THE DATA Block Start

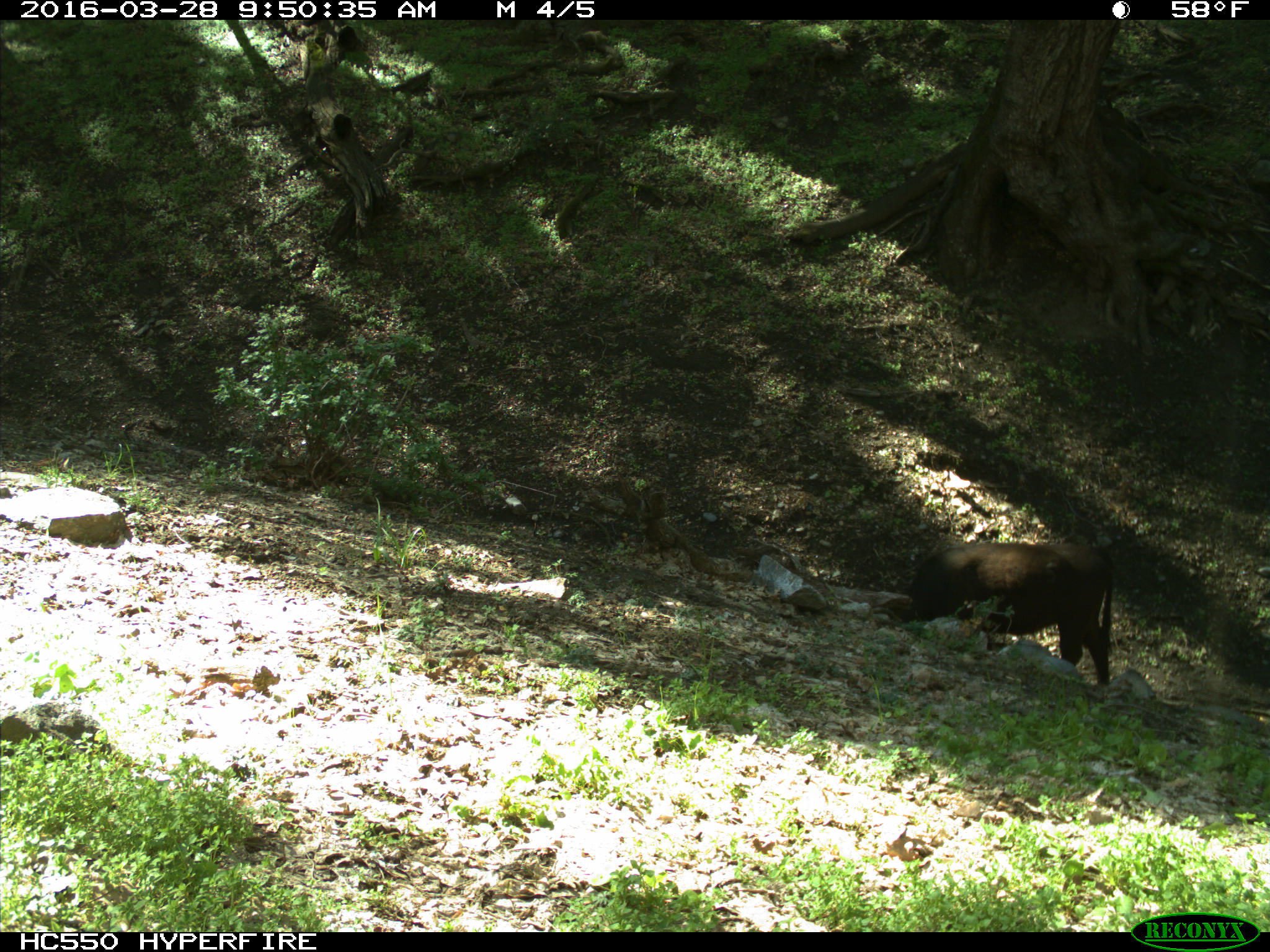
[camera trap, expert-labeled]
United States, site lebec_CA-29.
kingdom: Animalia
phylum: Chordata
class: Mammalia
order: Artiodactyla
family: Bovidae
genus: Bos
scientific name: Bos taurus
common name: domestic cow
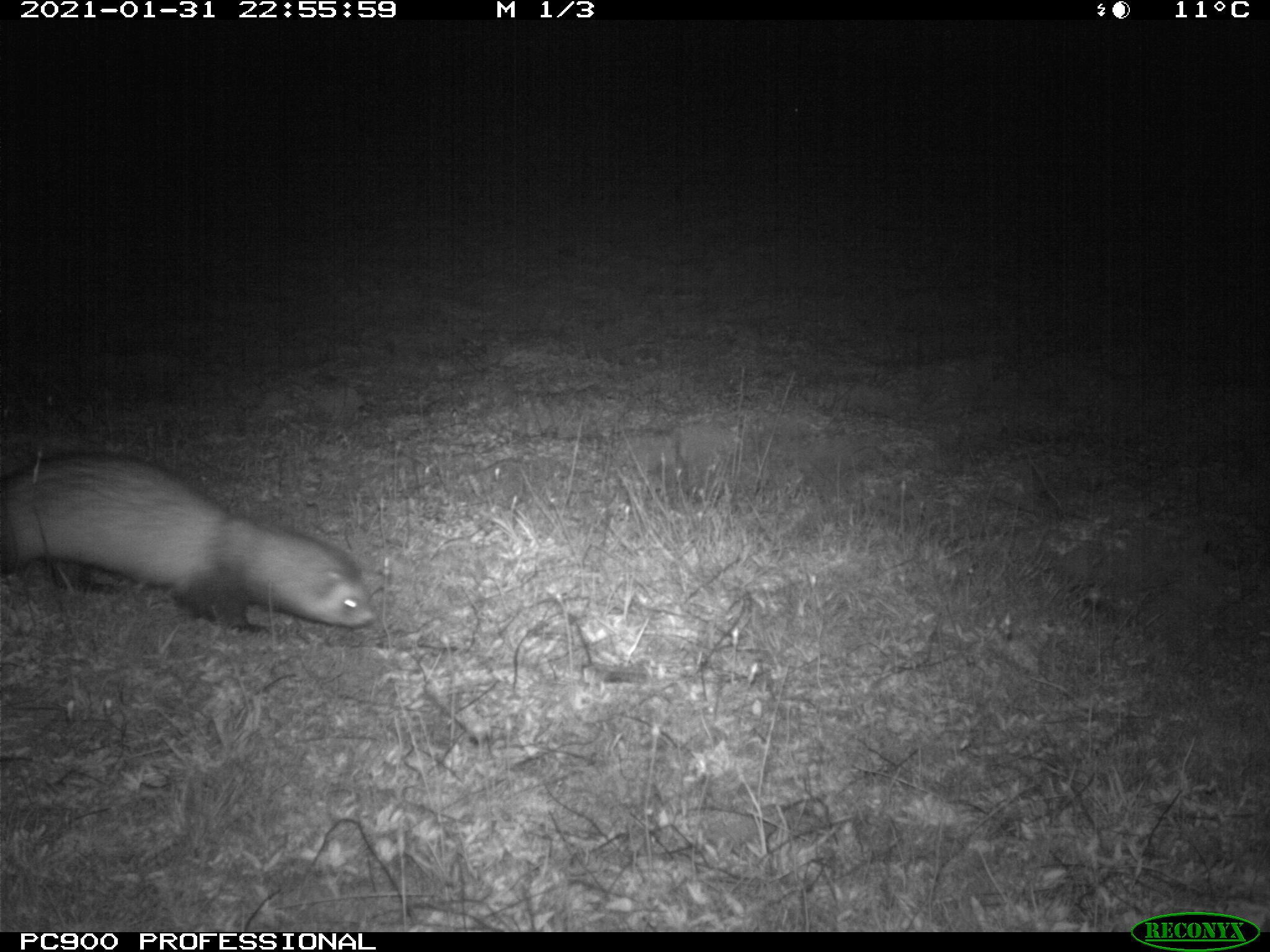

THE DATA Block End

Above are the records; repeat them all exactly, without the pictures.

YOUR SOLUTION ▸
[camera trap, expert-labeled]
United States, site lebec_CA-29.
kingdom: Animalia
phylum: Chordata
class: Mammalia
order: Artiodactyla
family: Bovidae
genus: Bos
scientific name: Bos taurus
common name: domestic cow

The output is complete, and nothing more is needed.